Lianhe Xiaozhi ointment ameliorates metabolic dysfunction-associated steatotic liver disease via peroxisome proliferator-activated receptor alpha pathway activation

Background: Lianhe Xiaozhi ointment (LXO), an innovative formulation derived from the classic Huanglian Wendan decoction, has been granted a national invention patent. With increasing years of clinical expertise within the Jiangsu Province Hospital of Chinese Medicine in China, LXO has become increasingly recognized as a potent remedy for metabolic disorders, particularly metabolic dysfunction-associated steatotic liver disease (MASLD). To date, specific bioactive components and underlying mechanisms remain unclear.

Aim: To determine the bioactive components of LXO and clarify its mechanisms of action relevant to management of MASLD.

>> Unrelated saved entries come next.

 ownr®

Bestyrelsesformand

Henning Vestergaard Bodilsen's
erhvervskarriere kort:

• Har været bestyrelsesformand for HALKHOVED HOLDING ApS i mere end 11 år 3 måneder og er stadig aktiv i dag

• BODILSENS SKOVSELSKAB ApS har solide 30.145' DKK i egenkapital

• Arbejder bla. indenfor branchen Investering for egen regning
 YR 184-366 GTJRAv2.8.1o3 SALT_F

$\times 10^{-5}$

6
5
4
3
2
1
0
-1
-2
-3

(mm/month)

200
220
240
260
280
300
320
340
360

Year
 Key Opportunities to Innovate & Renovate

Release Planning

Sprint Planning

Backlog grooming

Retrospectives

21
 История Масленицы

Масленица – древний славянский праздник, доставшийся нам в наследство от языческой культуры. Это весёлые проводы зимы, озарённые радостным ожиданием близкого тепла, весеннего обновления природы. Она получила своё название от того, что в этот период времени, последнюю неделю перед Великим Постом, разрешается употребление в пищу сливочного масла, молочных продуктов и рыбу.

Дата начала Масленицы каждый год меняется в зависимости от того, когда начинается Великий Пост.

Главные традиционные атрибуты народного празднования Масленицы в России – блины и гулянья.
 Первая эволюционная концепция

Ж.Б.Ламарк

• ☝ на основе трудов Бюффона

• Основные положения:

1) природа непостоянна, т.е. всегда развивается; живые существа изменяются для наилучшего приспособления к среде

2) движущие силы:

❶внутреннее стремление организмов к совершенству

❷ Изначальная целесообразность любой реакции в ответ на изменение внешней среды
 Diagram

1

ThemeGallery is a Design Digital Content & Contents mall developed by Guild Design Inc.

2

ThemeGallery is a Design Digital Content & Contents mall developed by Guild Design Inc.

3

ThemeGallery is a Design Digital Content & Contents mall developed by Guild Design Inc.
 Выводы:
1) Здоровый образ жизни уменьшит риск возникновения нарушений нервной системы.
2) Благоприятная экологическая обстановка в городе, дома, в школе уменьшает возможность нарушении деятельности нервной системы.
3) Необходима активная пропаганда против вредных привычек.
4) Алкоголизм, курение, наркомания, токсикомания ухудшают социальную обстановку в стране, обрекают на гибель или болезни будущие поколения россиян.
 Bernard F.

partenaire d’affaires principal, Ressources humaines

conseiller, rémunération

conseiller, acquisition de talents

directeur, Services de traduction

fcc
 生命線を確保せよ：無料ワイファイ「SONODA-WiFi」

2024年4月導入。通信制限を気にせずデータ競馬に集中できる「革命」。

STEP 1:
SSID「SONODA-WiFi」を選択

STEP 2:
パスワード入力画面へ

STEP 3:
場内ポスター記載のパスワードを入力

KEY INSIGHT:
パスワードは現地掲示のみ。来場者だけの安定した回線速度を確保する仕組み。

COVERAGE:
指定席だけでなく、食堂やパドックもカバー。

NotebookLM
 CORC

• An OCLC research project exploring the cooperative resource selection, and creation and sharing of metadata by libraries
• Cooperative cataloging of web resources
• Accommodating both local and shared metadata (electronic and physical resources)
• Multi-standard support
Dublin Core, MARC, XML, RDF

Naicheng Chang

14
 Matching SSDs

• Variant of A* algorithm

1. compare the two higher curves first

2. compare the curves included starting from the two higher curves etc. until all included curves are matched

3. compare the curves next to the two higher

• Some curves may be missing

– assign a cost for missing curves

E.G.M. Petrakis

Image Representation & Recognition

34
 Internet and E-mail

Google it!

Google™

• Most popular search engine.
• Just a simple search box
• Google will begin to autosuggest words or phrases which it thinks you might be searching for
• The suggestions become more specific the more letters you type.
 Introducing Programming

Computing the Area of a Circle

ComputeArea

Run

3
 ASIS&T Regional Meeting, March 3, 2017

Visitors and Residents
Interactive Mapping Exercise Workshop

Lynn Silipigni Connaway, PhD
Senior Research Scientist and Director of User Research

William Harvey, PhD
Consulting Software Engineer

Methods: We used ultra-high performance liquid chromatography with quadrupole time-of-flight mass spectrometry and network pharmacology approaches to systematically determine the key bioactive components of LXO and elucidate biological pathways modulated in the treatment of MASLD. Critical signaling pathways were also elucidated via hepatic transcriptomic analysis, and an exhaustive and rigorous exploration of the therapeutic efficacy and underlying mechanisms of LXO in MASLD was conducted via a combination of in vivo and in vitro high-fat model experiments.

Results: Network pharmacology analysis revealed six pivotal bioactive components within LXO that collectively serve as the cornerstone for their efficacy against MASLD. LXO exerts multiple therapeutic effects, including weight gain retardation, amelioration of glucose and lipid metabolism disturbances, liver injury mitigation, hepatic inflammation alleviation, and correction of gut microbiota disorders. Multiple platform analyses, including hepatic transcriptomics, quantitative real-time polymerase chain reaction, and western blotting, confirmed that LXO induces Peroxisome Proliferator-activated Receptor alpha (PPARα) transcriptional activation in the liver. In vitro studies confirmed that a PPARα Antagonist markedly diminishes the lipid-lowering capacity of LXO.

Conclusion: Collectively, our findings suggest that LXO exerts therapeutic effects on high-fat diet-induced MASLD at least in part via PPARα pathway activation.

Inflammation; Metabolic dysfunction-associated steatotic liver disease; Network pharmacology; Peroxisome proliferator-activated receptor alpha; Traditional Chinese medicine.